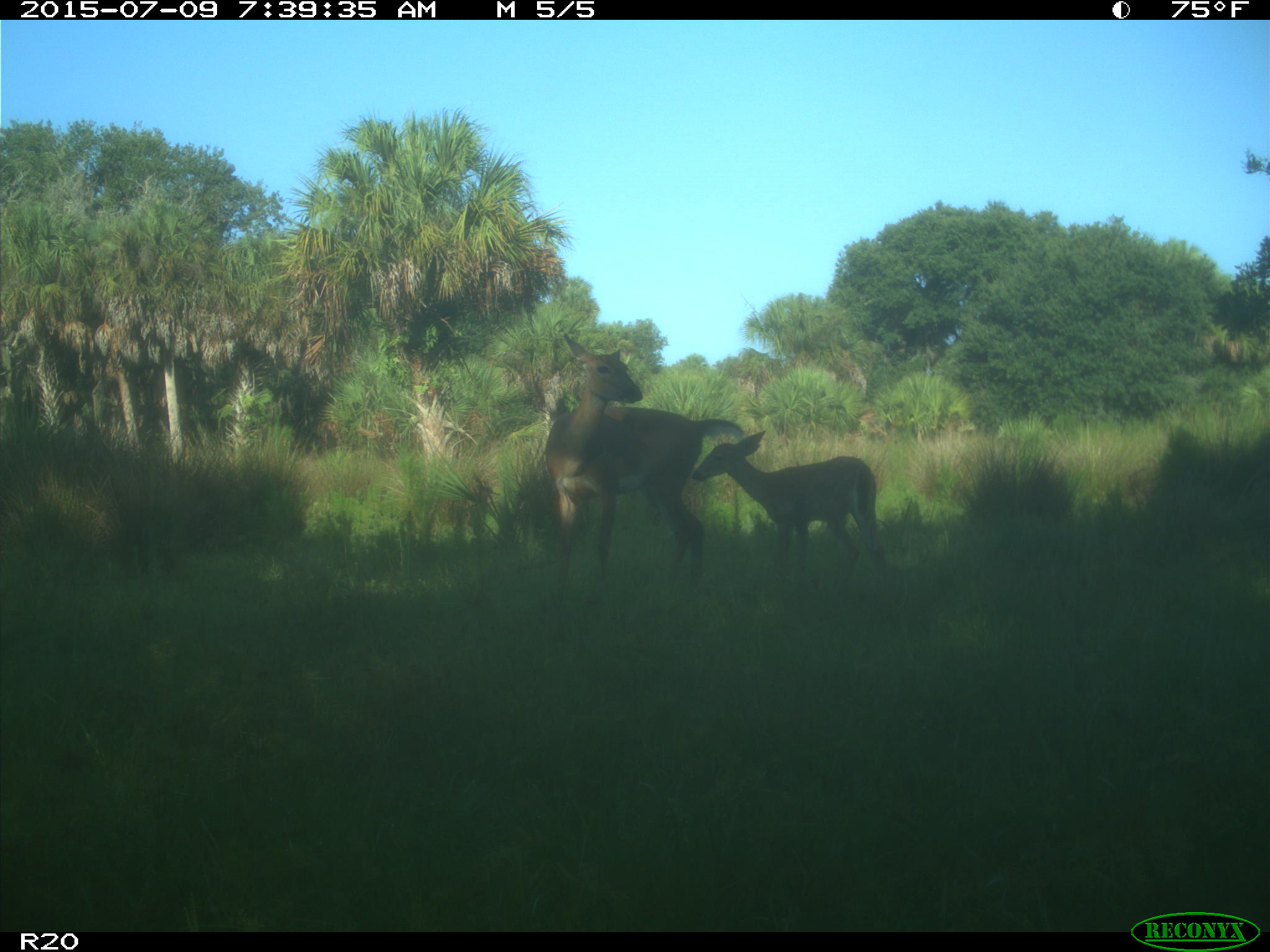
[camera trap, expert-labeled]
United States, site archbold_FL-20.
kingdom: Animalia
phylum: Chordata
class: Mammalia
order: Artiodactyla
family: Cervidae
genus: Odocoileus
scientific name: Odocoileus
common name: deer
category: unidentified deer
Unidentified deer (deer) (Odocoileus).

★ ★ ★ ★

## Exercise directions
Would you write each entry out again exactly, omitting the images?

## Answer section
[camera trap, expert-labeled]
United States, site archbold_FL-20.
kingdom: Animalia
phylum: Chordata
class: Mammalia
order: Artiodactyla
family: Cervidae
genus: Odocoileus
scientific name: Odocoileus
common name: deer
category: unidentified deer
Unidentified deer (deer) (Odocoileus).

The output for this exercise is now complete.